Her hand was resting on his chest, and his heart pulsed under her palm. "Is that a symbol of the Netherlands or something?"

"No."

His gaze looked like he was trying to tell her something, but she couldn't fathom what he meant.

Her gaze dipped to his lips. Oh, Lord. She might hurt him if she touched  him at all, if she even touched her lips to his bruised lips.

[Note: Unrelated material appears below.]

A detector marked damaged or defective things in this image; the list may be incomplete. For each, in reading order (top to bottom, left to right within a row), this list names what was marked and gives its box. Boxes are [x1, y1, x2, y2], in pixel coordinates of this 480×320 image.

Her heart  pounded in her chest, but she had to finish taping the gauze onto him.

She applied more tape, one piece to each of the four sides of the gauze  pad, sliding her fingers over the tape to adhere it to his warm skin.

His chest rose and fell under her fingers with his breathing.

She pressed the tape with her fingertips, far too aware of her skin, her body, and her lips.

"So, that's it," she said. "You're all done."

His tongue licked his swollen lips. "Do it again, tonight?"

His voice was still hoarse from the intubation, she guessed.                       
       
           



       

But hers shouldn't have been. "Yeah. I'll do it again tonight."

She considered cutting the gauze into an octagon next time so that she  would have to press eight strips of tape onto his skin, just to touch  him a little more.

Because it was just innocent. She wasn't flirting with him. She wasn't getting herself into a relationship with him.

Not with Cash Amsberg. She knew better than that.





The first time Cash had gotten up to walk-because you do need to walk  several times a day after having surgery, no matter how much you hate  it-he had joked, barely, in whispers, that he needed to give her a tour  of the house. When Rox had stayed with him that first night after she  had been thrown out of her apartment, he had just flipped his hand at a  few rooms-the kitchen, television room, and their two bedrooms-rather  than show off the entire, enormous house.